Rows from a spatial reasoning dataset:
-=-=-=-=-
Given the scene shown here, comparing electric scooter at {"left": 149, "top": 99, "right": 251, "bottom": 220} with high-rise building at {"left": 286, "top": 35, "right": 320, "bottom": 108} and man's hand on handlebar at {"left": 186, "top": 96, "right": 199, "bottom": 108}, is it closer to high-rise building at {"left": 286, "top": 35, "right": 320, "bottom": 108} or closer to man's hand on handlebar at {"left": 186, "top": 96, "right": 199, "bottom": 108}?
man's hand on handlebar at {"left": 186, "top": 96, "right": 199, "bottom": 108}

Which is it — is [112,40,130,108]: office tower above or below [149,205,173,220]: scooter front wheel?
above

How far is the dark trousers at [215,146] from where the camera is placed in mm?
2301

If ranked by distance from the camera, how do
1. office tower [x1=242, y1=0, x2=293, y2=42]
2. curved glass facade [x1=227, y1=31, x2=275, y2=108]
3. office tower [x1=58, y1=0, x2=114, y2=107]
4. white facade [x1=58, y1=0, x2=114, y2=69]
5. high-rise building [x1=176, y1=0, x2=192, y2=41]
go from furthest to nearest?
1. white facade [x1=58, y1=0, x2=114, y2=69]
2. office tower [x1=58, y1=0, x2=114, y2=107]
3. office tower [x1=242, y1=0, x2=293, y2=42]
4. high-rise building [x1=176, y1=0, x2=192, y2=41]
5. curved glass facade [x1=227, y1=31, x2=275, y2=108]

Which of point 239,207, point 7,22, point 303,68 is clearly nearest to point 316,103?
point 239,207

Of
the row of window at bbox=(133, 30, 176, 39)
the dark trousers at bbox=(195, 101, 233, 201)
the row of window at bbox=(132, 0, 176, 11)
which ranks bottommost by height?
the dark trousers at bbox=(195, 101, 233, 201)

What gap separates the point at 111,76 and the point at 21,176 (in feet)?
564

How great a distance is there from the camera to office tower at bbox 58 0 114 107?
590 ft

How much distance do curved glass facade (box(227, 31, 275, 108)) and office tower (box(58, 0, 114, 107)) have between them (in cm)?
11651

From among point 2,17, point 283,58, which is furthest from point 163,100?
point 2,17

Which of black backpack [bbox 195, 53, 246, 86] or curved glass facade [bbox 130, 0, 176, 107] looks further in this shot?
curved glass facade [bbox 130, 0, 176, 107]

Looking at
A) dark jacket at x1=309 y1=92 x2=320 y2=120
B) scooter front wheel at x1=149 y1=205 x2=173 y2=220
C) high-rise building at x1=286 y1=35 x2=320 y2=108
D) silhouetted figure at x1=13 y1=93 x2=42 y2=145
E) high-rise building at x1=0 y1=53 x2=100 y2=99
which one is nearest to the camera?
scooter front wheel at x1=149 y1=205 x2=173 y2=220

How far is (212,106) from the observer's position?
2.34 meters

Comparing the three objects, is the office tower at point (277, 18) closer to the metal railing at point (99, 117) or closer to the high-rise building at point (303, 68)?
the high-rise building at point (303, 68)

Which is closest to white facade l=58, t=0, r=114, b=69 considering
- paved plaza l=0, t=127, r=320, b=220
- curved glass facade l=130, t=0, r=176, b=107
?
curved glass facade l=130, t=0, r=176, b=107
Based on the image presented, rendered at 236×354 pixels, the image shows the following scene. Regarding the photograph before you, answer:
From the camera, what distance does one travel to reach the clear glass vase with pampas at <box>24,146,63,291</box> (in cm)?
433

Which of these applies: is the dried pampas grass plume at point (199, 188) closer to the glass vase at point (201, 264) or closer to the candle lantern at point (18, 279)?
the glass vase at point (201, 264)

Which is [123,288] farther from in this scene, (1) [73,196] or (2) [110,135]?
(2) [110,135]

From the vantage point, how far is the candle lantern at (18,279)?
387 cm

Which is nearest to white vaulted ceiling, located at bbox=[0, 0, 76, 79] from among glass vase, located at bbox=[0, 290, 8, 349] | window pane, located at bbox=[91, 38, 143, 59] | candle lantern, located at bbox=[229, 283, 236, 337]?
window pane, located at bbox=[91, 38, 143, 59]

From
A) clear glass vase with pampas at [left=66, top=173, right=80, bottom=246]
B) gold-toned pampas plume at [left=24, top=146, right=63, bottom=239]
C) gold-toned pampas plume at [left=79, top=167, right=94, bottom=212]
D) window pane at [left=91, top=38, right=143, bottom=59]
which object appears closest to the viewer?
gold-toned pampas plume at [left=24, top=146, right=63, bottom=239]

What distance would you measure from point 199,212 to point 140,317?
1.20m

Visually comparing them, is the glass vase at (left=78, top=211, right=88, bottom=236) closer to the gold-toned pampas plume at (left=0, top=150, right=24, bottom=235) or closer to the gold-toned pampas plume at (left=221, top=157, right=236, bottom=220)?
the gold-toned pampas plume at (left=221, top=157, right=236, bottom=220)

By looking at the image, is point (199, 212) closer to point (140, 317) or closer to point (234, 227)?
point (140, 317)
-=-=-=-=-
== DIRECTIVE ==
Put all of the data above into a two-column CSV with the header input and output. Give each answer its own row, with what is asked in input and the answer in output, and quote every field with line breaks changed to spaces.

== FULL RESPONSE ==
input,output
"Given the scene shown here, comparing electric scooter at {""left"": 149, ""top"": 99, ""right"": 251, ""bottom"": 220} with high-rise building at {""left"": 286, ""top"": 35, ""right"": 320, ""bottom"": 108} and man's hand on handlebar at {""left"": 186, ""top"": 96, ""right"": 199, ""bottom"": 108}, is it closer to high-rise building at {""left"": 286, ""top"": 35, ""right"": 320, ""bottom"": 108} or closer to man's hand on handlebar at {""left"": 186, ""top"": 96, ""right"": 199, ""bottom"": 108}?","man's hand on handlebar at {""left"": 186, ""top"": 96, ""right"": 199, ""bottom"": 108}"
"Which is it — is [112,40,130,108]: office tower above or below [149,205,173,220]: scooter front wheel?","above"
"How far is the dark trousers at [215,146] from where the camera is placed in mm?","2301"
"If ranked by distance from the camera, how do 1. office tower [x1=242, y1=0, x2=293, y2=42] 2. curved glass facade [x1=227, y1=31, x2=275, y2=108] 3. office tower [x1=58, y1=0, x2=114, y2=107] 4. white facade [x1=58, y1=0, x2=114, y2=69] 5. high-rise building [x1=176, y1=0, x2=192, y2=41] go from furthest to nearest?","1. white facade [x1=58, y1=0, x2=114, y2=69] 2. office tower [x1=58, y1=0, x2=114, y2=107] 3. office tower [x1=242, y1=0, x2=293, y2=42] 4. high-rise building [x1=176, y1=0, x2=192, y2=41] 5. curved glass facade [x1=227, y1=31, x2=275, y2=108]"
"Which of point 239,207, point 7,22, point 303,68 is clearly nearest to point 316,103?","point 239,207"
"Of the row of window at bbox=(133, 30, 176, 39) the dark trousers at bbox=(195, 101, 233, 201) the row of window at bbox=(132, 0, 176, 11) which ranks bottommost by height?","the dark trousers at bbox=(195, 101, 233, 201)"
"What gap separates the point at 111,76 and the point at 21,176 (in feet)?","564"
"How great a distance is there from the camera to office tower at bbox 58 0 114 107?","590 ft"
"How much distance do curved glass facade (box(227, 31, 275, 108)) and office tower (box(58, 0, 114, 107)) have between them (in cm)?","11651"
"From among point 2,17, point 283,58, which is furthest from point 163,100?","point 2,17"
"Which of black backpack [bbox 195, 53, 246, 86] or curved glass facade [bbox 130, 0, 176, 107] looks further in this shot?","curved glass facade [bbox 130, 0, 176, 107]"
"Looking at A) dark jacket at x1=309 y1=92 x2=320 y2=120 B) scooter front wheel at x1=149 y1=205 x2=173 y2=220 C) high-rise building at x1=286 y1=35 x2=320 y2=108 D) silhouetted figure at x1=13 y1=93 x2=42 y2=145 E) high-rise building at x1=0 y1=53 x2=100 y2=99 which one is nearest to the camera?","scooter front wheel at x1=149 y1=205 x2=173 y2=220"
"How far is (212,106) from the observer's position?","2.34 meters"
"Comparing the three objects, is the office tower at point (277, 18) closer to the metal railing at point (99, 117) or closer to the high-rise building at point (303, 68)?","the high-rise building at point (303, 68)"
"Which is closest to white facade l=58, t=0, r=114, b=69 considering - paved plaza l=0, t=127, r=320, b=220 - curved glass facade l=130, t=0, r=176, b=107 ?","curved glass facade l=130, t=0, r=176, b=107"
"Based on the image presented, rendered at 236×354 pixels, the image shows the following scene. Regarding the photograph before you, answer: From the camera, what distance does one travel to reach the clear glass vase with pampas at <box>24,146,63,291</box> (in cm)?","433"
"Which of these applies: is the dried pampas grass plume at point (199, 188) closer to the glass vase at point (201, 264) or closer to the candle lantern at point (18, 279)?","the glass vase at point (201, 264)"
"Which is [123,288] farther from in this scene, (1) [73,196] or (2) [110,135]?","(2) [110,135]"
"From the vantage point, how far is the candle lantern at (18,279)?","387 cm"
"Which is nearest to white vaulted ceiling, located at bbox=[0, 0, 76, 79] from among glass vase, located at bbox=[0, 290, 8, 349] | window pane, located at bbox=[91, 38, 143, 59] | candle lantern, located at bbox=[229, 283, 236, 337]?","window pane, located at bbox=[91, 38, 143, 59]"
"From A) clear glass vase with pampas at [left=66, top=173, right=80, bottom=246] B) gold-toned pampas plume at [left=24, top=146, right=63, bottom=239] C) gold-toned pampas plume at [left=79, top=167, right=94, bottom=212] D) window pane at [left=91, top=38, right=143, bottom=59] which object appears closest to the viewer?","gold-toned pampas plume at [left=24, top=146, right=63, bottom=239]"
"What distance would you measure from point 199,212 to point 140,317?","1.20m"
"Visually comparing them, is the glass vase at (left=78, top=211, right=88, bottom=236) closer to the gold-toned pampas plume at (left=0, top=150, right=24, bottom=235) or closer to the gold-toned pampas plume at (left=221, top=157, right=236, bottom=220)?","the gold-toned pampas plume at (left=221, top=157, right=236, bottom=220)"
"By looking at the image, is point (199, 212) closer to point (140, 317) or closer to point (234, 227)?","point (140, 317)"